Snow Atlas - APAC, UK South & West Europe - SAM Core Errors
Incident Report for Flexera System Status Dashboard
Postmortem

Description: Snow Atlas - APAC, UK South & West Europe - SAM Core Errors

Timeframe:  November 17, 2024, at 11:04 PM PDT to November 18, 2024, at 9:45 AM PDT

Incident Summary

On Sunday, November 17th , 2024, at 11:04 PM PDT , we received customer reports indicating issues with the SAM Core functionality. Initially, the impact seemed confined to tenants in the APAC region, but subsequent reports revealed that customers in the West Europe and UK South regions were also affected. Our initial investigation determined that the errors were confined to specific pages.

Our engineering team discovered during the investigation that errors for one affected customer began after an application restart, typically triggered by health checks, when the Database Server appeared unavailable. Similar patterns were observed for other tenants. The web service in all production clusters exhibited a high rate of connection timeout errors to the database servers. Although the database servers remained operational with no logged errors, connections were intermittently slow or unresponsive. This slowness resolved itself over time, but persistent timeouts during the outages led to application restarts.

To restore service, SRE restarted the affected services on November 18, 2024, at 3:51 AM PDT, successfully resolving the issue for impacted tenants. After extended monitoring across all regions, the issue was declared resolved at 9:45 AM PDT.

Root Cause

 Upon investigation, the root cause was identified as a network issue on the Kubernetes nodes in the cloud service. This issue caused intermittent connectivity problems between the SAM Core application and the Database Servers, resulting in a high rate of connection timeouts.

Remediation Actions

 

·        Targeted Resolution: SRE restarted the services for affected tenants, resolving the reported issues and restoring functionality for those users.

·        Preventative Restart: To ensure no further disruptions, SRE proactively restarted the services for all tenants across all production clusters.

Future Preventative Measures 

 

·        Enhanced Monitoring: Our teams are working to implement more granular monitoring for network health and database connectivity to proactively detect similar issues.

·        Resilience Improvements: Collaborate with the SAM Core team to implement retry logic and exception handling during application startup, reducing susceptibility to transient database unavailability.

·        Network Diagnostics: Work with our service provider to investigate the root cause of the network issue to identify and address underlying factors, reducing the risk of recurrence.
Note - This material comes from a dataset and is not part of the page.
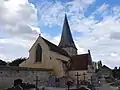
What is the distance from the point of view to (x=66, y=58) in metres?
53.3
Posted Nov 27, 2024 - 21:50 PST

Resolved
The system is currently operational, and no further disruptions have been observed. The team suspects that recurring network problems impacting performance may have caused the issue.

A full root cause analysis will be conducted to identify the underlying cause and implement long-term measures to ensure stability and prevent future recurrences. A formal post-mortem report will also be shared in the coming days.
Posted Nov 18, 2024 - 09:55 PST
Update
Our teams are analyzing the issue to identify the underlying cause and implement a resolution. Efforts are ongoing, and we are monitoring the situation closely to minimize further impact. We will provide updates as more information becomes available.
Posted Nov 18, 2024 - 07:10 PST
Investigating
Our teams restarted the services , which resolved the issue for some of the customers. We are still investigating the issue and will provide further updates once they are available.
Posted Nov 18, 2024 - 02:46 PST
Update
We are continuing to monitor for any further issues.
Posted Nov 18, 2024 - 01:49 PST
Monitoring
A fix has been implemented and we are monitoring the results.
Posted Nov 18, 2024 - 01:36 PST
Investigating
Our teams are currently investigating an issue affecting the Snow Atlas platform, where users may encounter errors when accessing SAM Core functionality. This issue impacts multiple customers in the APAC, UKSouth & West Europe regions, resulting in pages throwing errors or loading incorrectly for affected users within Snow Atlas SAM Core.

Priority: P2

Restoration Activity: Our technical team is actively working to resolve the issue and restore full functionality. We are monitoring the situation closely and will keep you informed of any developments.
Posted Nov 17, 2024 - 23:23 PST
This incident affected: Snow Atlas (Snow Atlas - Australia, Snow Atlas - Europe, Snow Atlas - UK South).